Prospect theory

Prospect conviction is a opinion of behavioral economics as well as behavioral finance that was developed by Daniel Kahneman in addition to Amos Tversky in 1979. the theory was cited in a decision to award Kahneman the 2002 Nobel Memorial Prize in Economics.

Based on results from controlled studies, it describes how individuals assess their waste and make-up perspectives in an asymmetric classification see loss aversion. For example, for some individuals, the pain from losing $1,000 could only be compensated by the pleasure of earning $2,000. Thus, contrary to the expected service theory which models the decision that perfectly rational agents would make, prospect theory aims to describe the actual behavior of people.

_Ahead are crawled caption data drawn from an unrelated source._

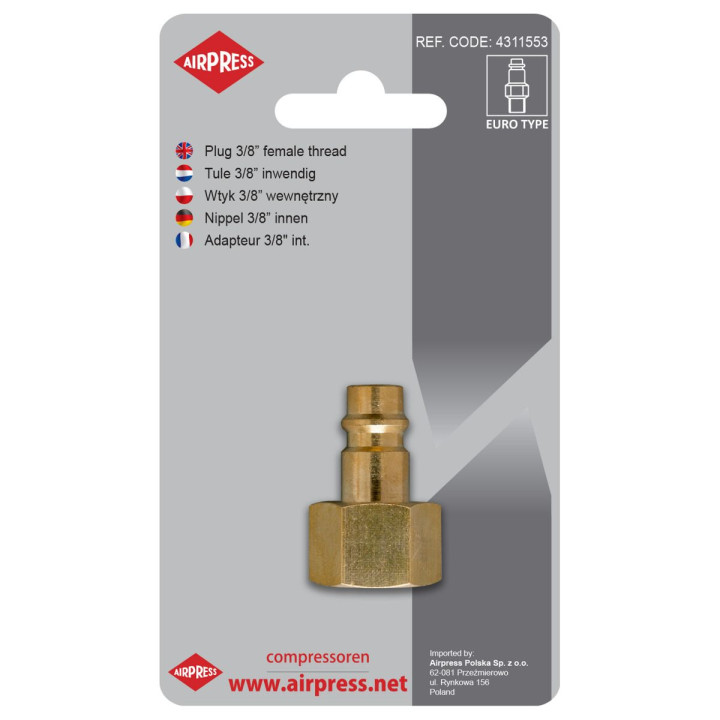WTYK 3/8" GWINT WEWNĘTRZNY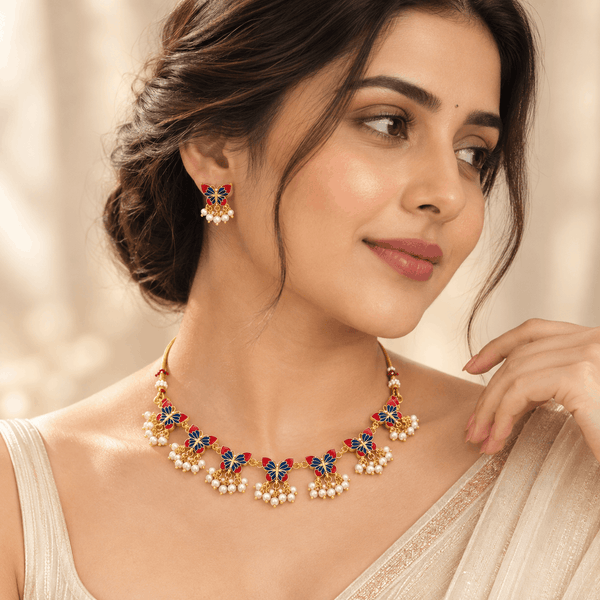 Butterfly Necklace & Earrings Set
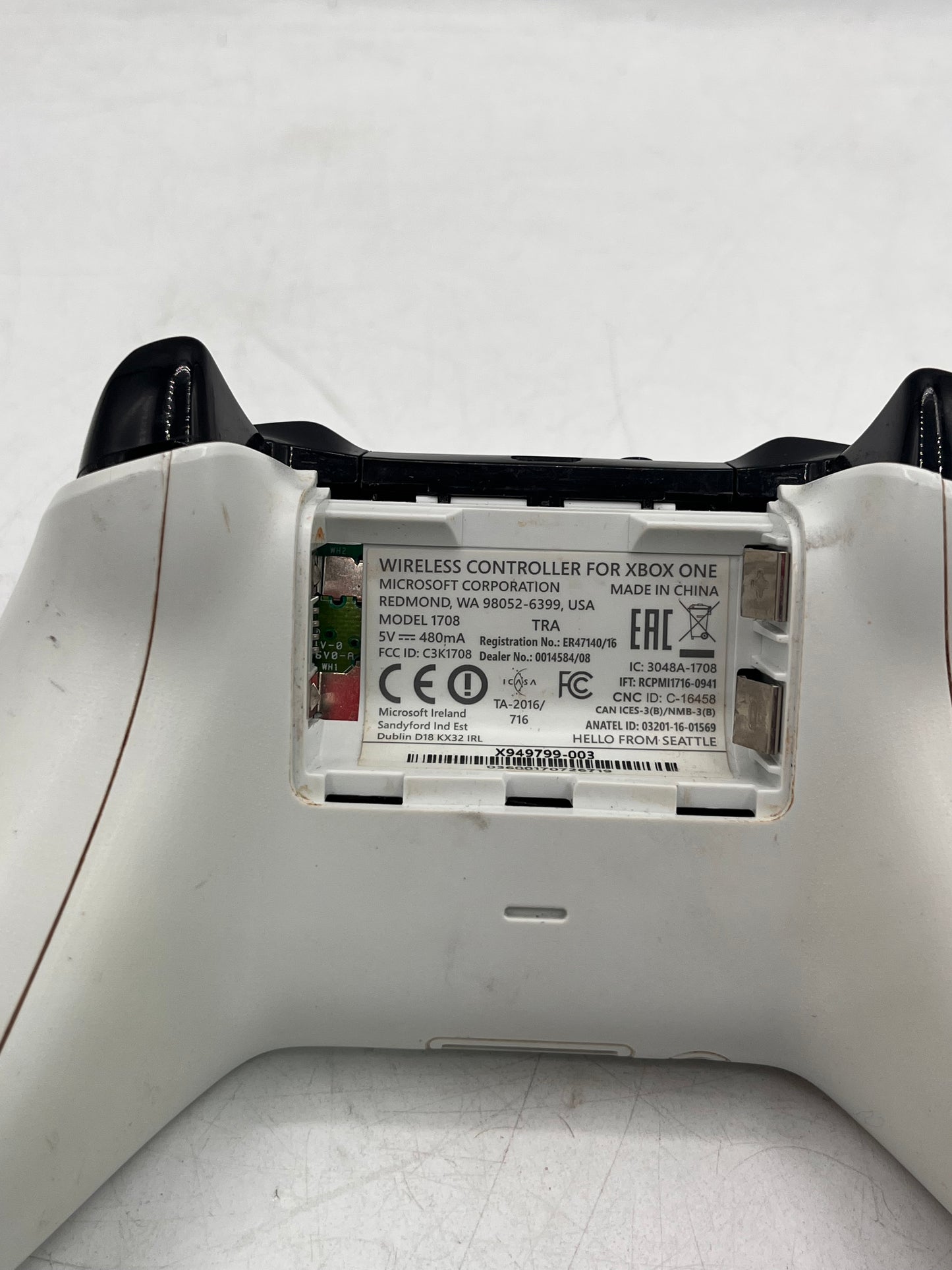 Microsoft Xbox One S (1681) 1TB Console w/ Controller White Tested Free Shipping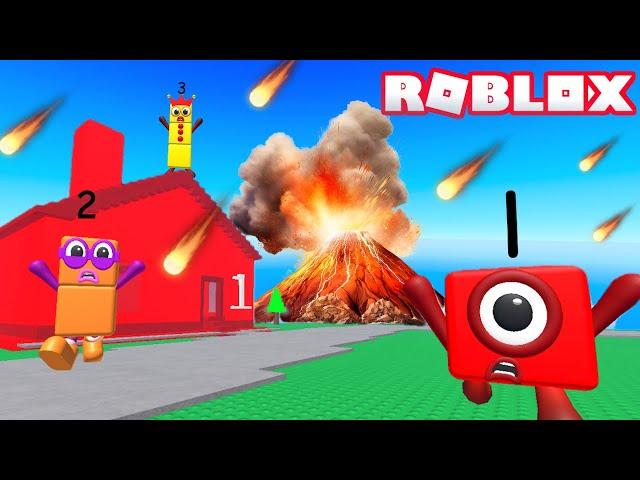 Numberblocks Natural Disaster Survival [NEW MAPS] - PART 3 | Roblox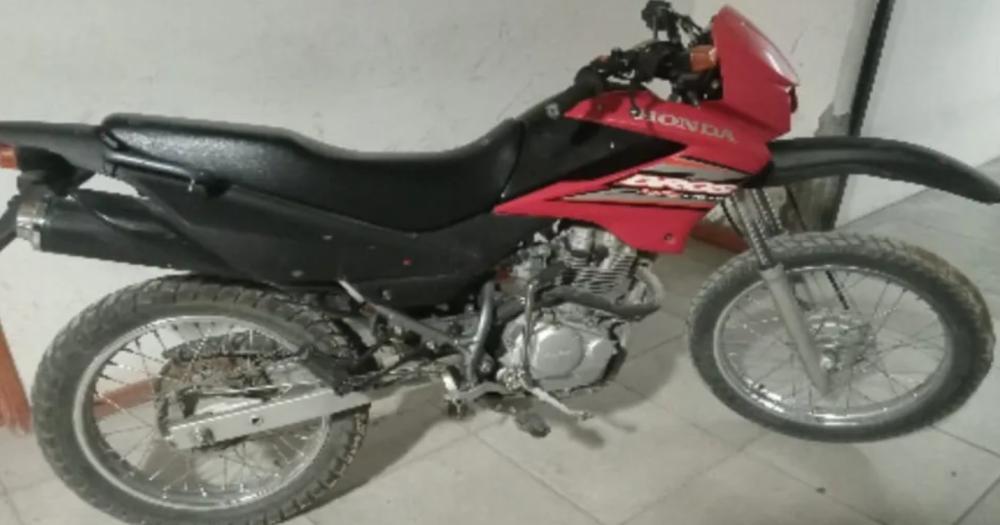 La moto robada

In the original formulation of the theory, the term prospect target to the predictable results of a lottery. However, prospect theory can also be applied to the prediction of other forms of behaviors and decisions.

Model

The theory describes the decision processes in two stages:

The formula that Kahneman and Tversky assume for the evaluation phase is in its simplest make-up given by:

where is the overall or expected utility of the outcomes to the individual devloping the decision, are the potential outcomes and their respective probabilities and is a function that attaches a value to an outcome. The value function that passes through the address point is s-shaped and asymmetrical. Losses hurt more than gains feel good loss aversion. This differs from expected utility theory, in which a rational agent is indifferent to the acknowledgment point. In expected utility theory, the individual does not care how the outcome of losses and gains are framed. The function is a probability weighting function and captures the idea that people tend to overreact to small probability events, but underreact to large probabilities. let denote a prospect with outcome with probability and outcome with probability and nothing with probability . if is aprospect i.e., either , or , or , then:

However, whether and either or , then:

It can be deduced from the number one equation that and . The value function is thus defined on deviations from the reference point, loosely concave for gains and ordinarily convex for losses and steeper for losses than for gains. If is equivalent to then is non preferred to , but from the number one equation it follows that , which leads to , therefore:

This means that for a constant ratio of probabilities the decision weights are closer to unity when probabilities are low than when they are high. In prospect theory, is never dominates prospect , which means that , therefore:

As , , but since , it would imply that must be linear; however, dominated alternatives are brought to the evaluation phase since they are eliminated in the editing phase. Although direct violations of a body or process by which power to direct or develop or a particular part enters a system. never happen in prospect theory, it is possible that a prospect A dominates B, B dominates C but C dominates A.